Import evolocity as:

import evolocity as evo

After reading the data (evo.pp.featurize_fasta) or loading an in-built dataset (evo.datasets.*), the typical workflow consists of subsequent calls of preprocessing (evo.pp.*), analysis tools (evo.tl.*), and plotting (evo.pl.*). Some utilities (evo.utils.*) are also provided to facilitate data analysis.

Preprocessing (pp)

Featurization (language model embedding)

pp.featurize_seqs(seqs[, model_name, mkey, …])

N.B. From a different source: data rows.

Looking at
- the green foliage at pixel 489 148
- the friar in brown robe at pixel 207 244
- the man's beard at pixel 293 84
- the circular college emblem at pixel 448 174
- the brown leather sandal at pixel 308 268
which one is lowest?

Embeds a list of sequences.

pp.featurize_fasta(fname[, model_name, …])

Embeds a FASTA file.

Landscape (nearest neighbors graph construction)

pp.neighbors(adata[, n_neighbors, n_pcs, …])

Construct sequence similarity neighborhood graph.

Tools (tl)

Velocity estimation

tl.velocity_graph(adata[, model_name, mkey, …])

Computes velocity scores at each edge in the graph.

tl.velocity_embedding(data[, basis, vkey, …])

Projects the velocities into any embedding.

Pseudotime and trajectory inference

tl.terminal_states(data[, vkey, groupby, …])

Computes terminal states (root and end points).

tl.velocity_pseudotime(adata[, vkey, …])

Computes pseudotime based on the evolocity graph.

Interpretation

tl.onehot_msa(adata[, reference, …])

Aligns and one-hot-encodes sequences.

tl.residue_scores(adata[, basis, scale, …])

Score mutations by associated evolocity.

tl.random_walk(data[, root_node, …])

Runs a random walk on the evolocity graph.

Plotting (pl)

Also see scanpy’s plotting API for additional visualization functionality, including UMAP scatter plots.

Velocity embeddings

pl.velocity_embedding(adata[, basis, vkey, …])

Scatter plot of velocities on the embedding.

pl.velocity_embedding_grid(adata[, basis, …])

Scatter plot of velocities on a grid.

pl.velocity_embedding_stream(adata[, basis, …])

Stream plot of velocities on the embedding.

pl.velocity_contour(adata[, ptkey, …])

Contour plot of pseudotime with velocity grid.

Mutation interpretation

pl.residue_scores(adata[, percentile_keep, …])

Heat map of per-residue velocity scores.

pl.residue_categories(adata[, positions, …])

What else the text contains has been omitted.